Black box algorithm solution

Dennis Yurichev

unread,

Aug 29, 2008, 8:32:35 AM8/29/08

to

Hi.

It is possible to find out exact algorithm (in some assembler-like
pseudo-code) of some black box using only input-output pairs? Let's
say, it's very simple algorithm, just about 10 usual C++ lines (or
less), and we have few function arguments and one output. And we may
have up to few millions input-output pairs for our analysis.
Are there some known automated methods to do this? Is Prolog suitable
to? Are there any known solvers written in Prolog?

Chip Eastham

unread,

Aug 29, 2008, 9:58:52 AM8/29/08

to

Hi, Dennis:

For a smallish combinatorial space of inputs vs.
outputs, one could replace the function with a
pre-computed lookup table.

If something concrete is known about the nature
of the function (computation) performed by the
black box, and the problem is one of determining
parameters used in the computation, then perhaps
an analysis can be automated.
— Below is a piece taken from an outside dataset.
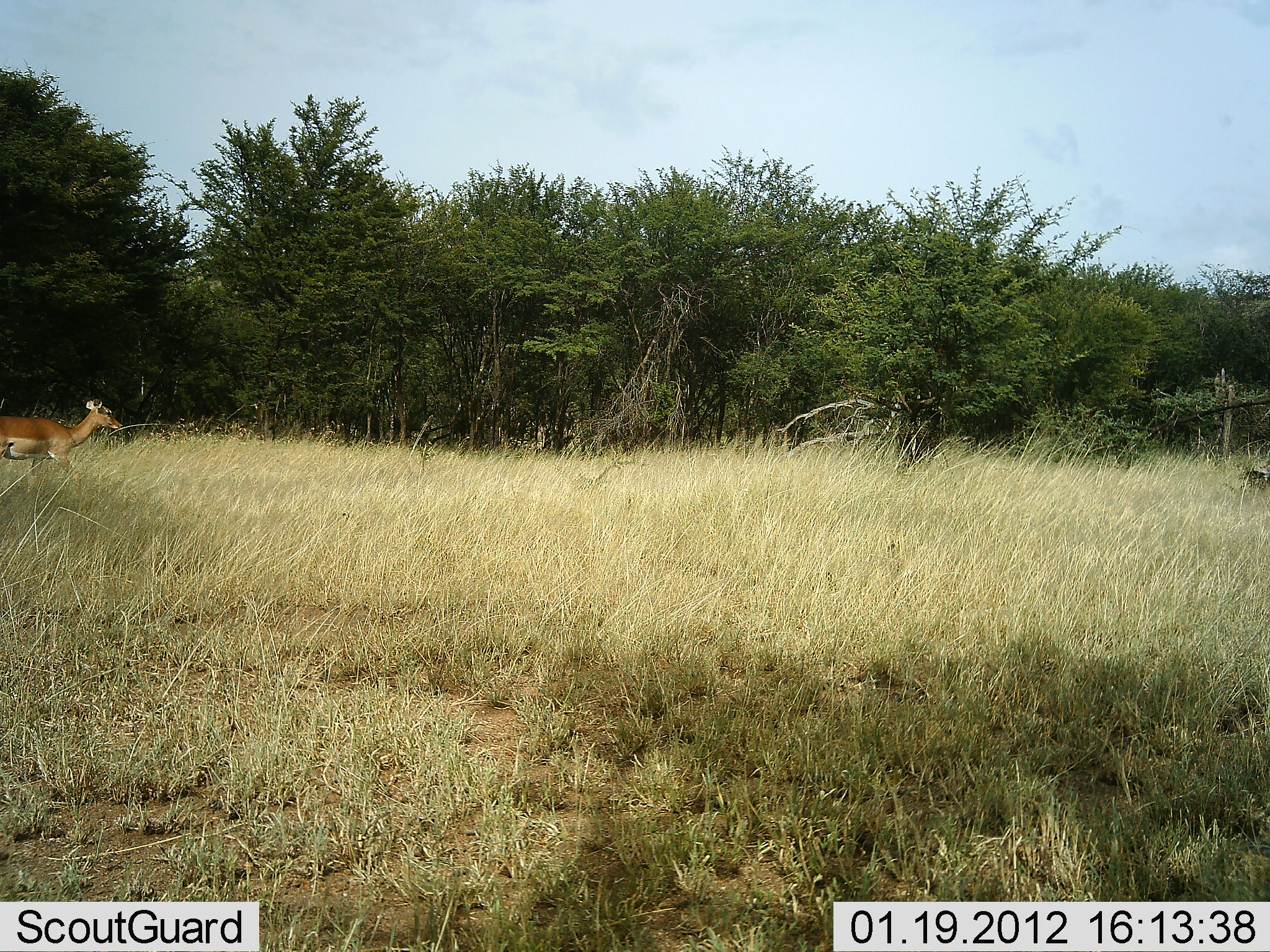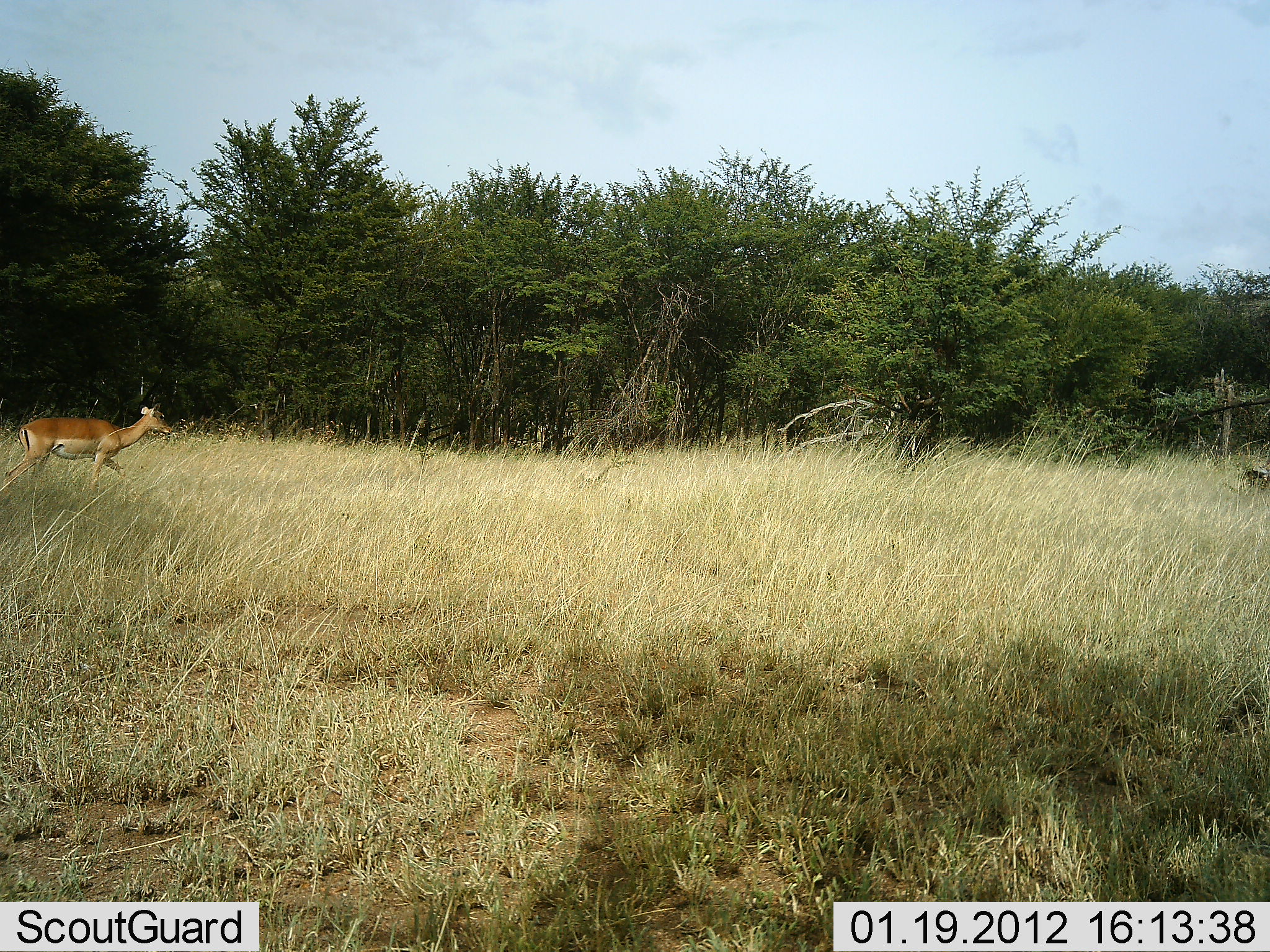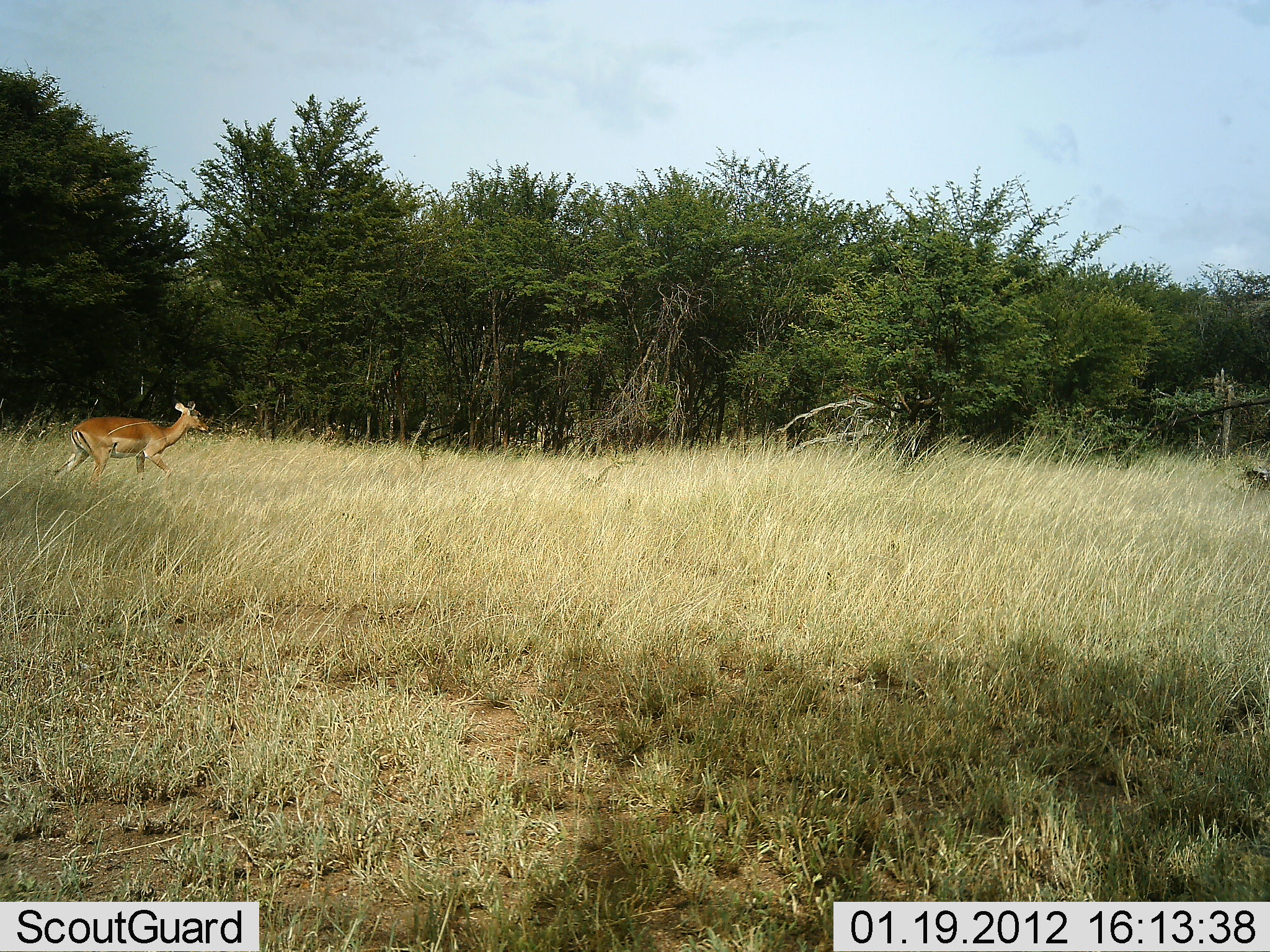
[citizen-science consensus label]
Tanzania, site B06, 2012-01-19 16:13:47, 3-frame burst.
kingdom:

Prolog might be a
good implementation language, depending on the
nature of the underlying algorithm.

Of course the problem can still be a hard one,
even if the general template of the algorithm
is known. This is the whole point of a public
key/trap-door encryption function.

Do you even know the API of the function being
modelled? I.e. the datatypes of the formal
arguments (inputs) and the one output?

regards, chip

Stephen Horne

unread,

Sep 27, 2008, 4:35:26 PM9/27/08

to

On Fri, 29 Aug 2008 05:32:35 -0700 (PDT), Dennis Yurichev
<Dennis....@gmail.com> wrote:

>It is possible to find out exact algorithm (in some assembler-like
>pseudo-code) of some black box using only input-output pairs?

Assuming it's combinatorial (no state preserved between calls) and
provided that the input types are discrete, finite and known, yes.

In principle, it's no different to specifying a logic gate in terms of
the truth table. The generalised truth table is called a decision
table, and it's fairly common to generate a decision tree from this.
The decision tree basically applies inputs in turn to partition the
various cases until a single solution is found - the trick is in
selecting the order to assess the inputs in.

The ID3 algorithm is a common approach to mapping from a (usually
incomplete) decision table to a decision tree, based on information
theory. At each step, it checks the input whose value can (on average)
be expected to reveal the most information. It has a significant
restriction in the form of the decision tables it can take. ID3 (at
least in the form I've always seen it described) cannot create a
decision tree for an exclusive-OR logic gate.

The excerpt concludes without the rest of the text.